Excerpt
·····
Interpreting Biplot

Mar 18, 2017

statistics

Obviously, the name suggests itself that there are two aspect of data plotted in latent scale. Biplot in case of principal component analysis (PCA) plot both variable and observation in latent scale (scores and loadings). Throughout this article, I will use USArrests data from datasets package. Lets fit a PCA model using princomp function. However, this can also be done using prcomp. The later one uses singular value decomposition while the former one uses eigenvalue decomposition. Here I have used correlation rather than covariance to compute principal components because there are large values in case of Murder and UrbanPop

pc.a <- princomp(USArrests, cor = TRUE)
plot(pc.a, type = "lines", pch = 22, bg = "grey",
     main = "Variance explained by each componets in PCA")
text(1:4, pc.a$sdev^2, pos = 4,
     labels = round(cumsum(pls::explvar(pc.a)), 1))
box()

Figure 1: Variance of each components and the proportaion of the total variance explained for each additional components is displayed as label

Here, with three components, we have captured 95.7 percent of total variation present in USArrests dataset. Lets get the biplot and try to understand it.

library(ggfortify)
autoplot(
  pc.a, label = T, shape = FALSE,
  loadings = TRUE, loadings.label = TRUE,
  label.size = 3.5, label.repel = TRUE)
·····
Source excerpt
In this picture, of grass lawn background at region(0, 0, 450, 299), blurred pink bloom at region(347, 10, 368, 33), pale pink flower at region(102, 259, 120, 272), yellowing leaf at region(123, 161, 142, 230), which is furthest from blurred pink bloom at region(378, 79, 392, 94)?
·····
Complete the following
a – Please reproduce the part of the biplot article that opens with the words containing "Here, with three" and closes with "library(ggfortify)".
b – Condense the paragraph of the biplot article that begins "Obviously, the name suggests itself" into a short bulleted list that keeps its main facts.

Responses in order
a –
Here, with three components, we have captured 95.7 percent of total variation present in USArrests dataset. Lets get the biplot and try to understand it.

library(ggfortify)

b –
- A biplot shows two aspects of data in latent scale.
- A PCA biplot plots both variables and observations (loadings and scores).
- The data used is USArrests from the datasets package.
- The PCA model is fit with princomp, which uses eigenvalue decomposition. prcomp, which uses singular value decomposition, would also work.
- Correlation rather than covariance is used to compute the components because of large values in Murder and UrbanPop.